The EU has developed a single market through a standard system of laws that apply in all member states, assuring the free movement of goods, services, capital and people across its member states. No state can set environmental standards that would keep another member state from competing in its markets or keep its firms from competing in other states markets. Examples of legislation introduced by the EU or its former organisation, the European Economic Community include:
  • Introduction of the Water Framework Directive, a water policy aiming to have ‘good quality’ waters in rivers, lakes, ground and coastal waters by 2015.

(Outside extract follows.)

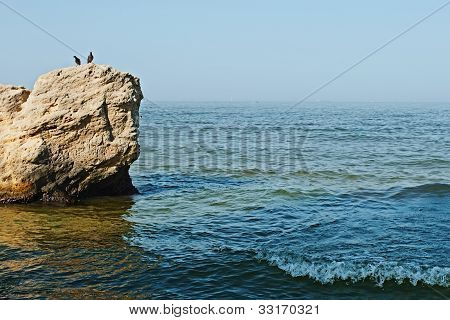Rock In The Sea And Two Pigeons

  • Implementation of the ‘Natura 2000’ program, to protect wildlife across 30000 sites throughout Europe.
  • Introduction of the ‘REACH regulation’, to ensure that 30000 chemicals in daily use are tested for safety
  • Proposing in 2007 that they will make a a 20% cut in carbon dioxide emissions by 2020 and a move to the use of 20% of renewable energy by 2020.
  • A proposal at the 2007 United Nations Climate Change Conference stating that they will cut greenhouse gases by 50% by 2050.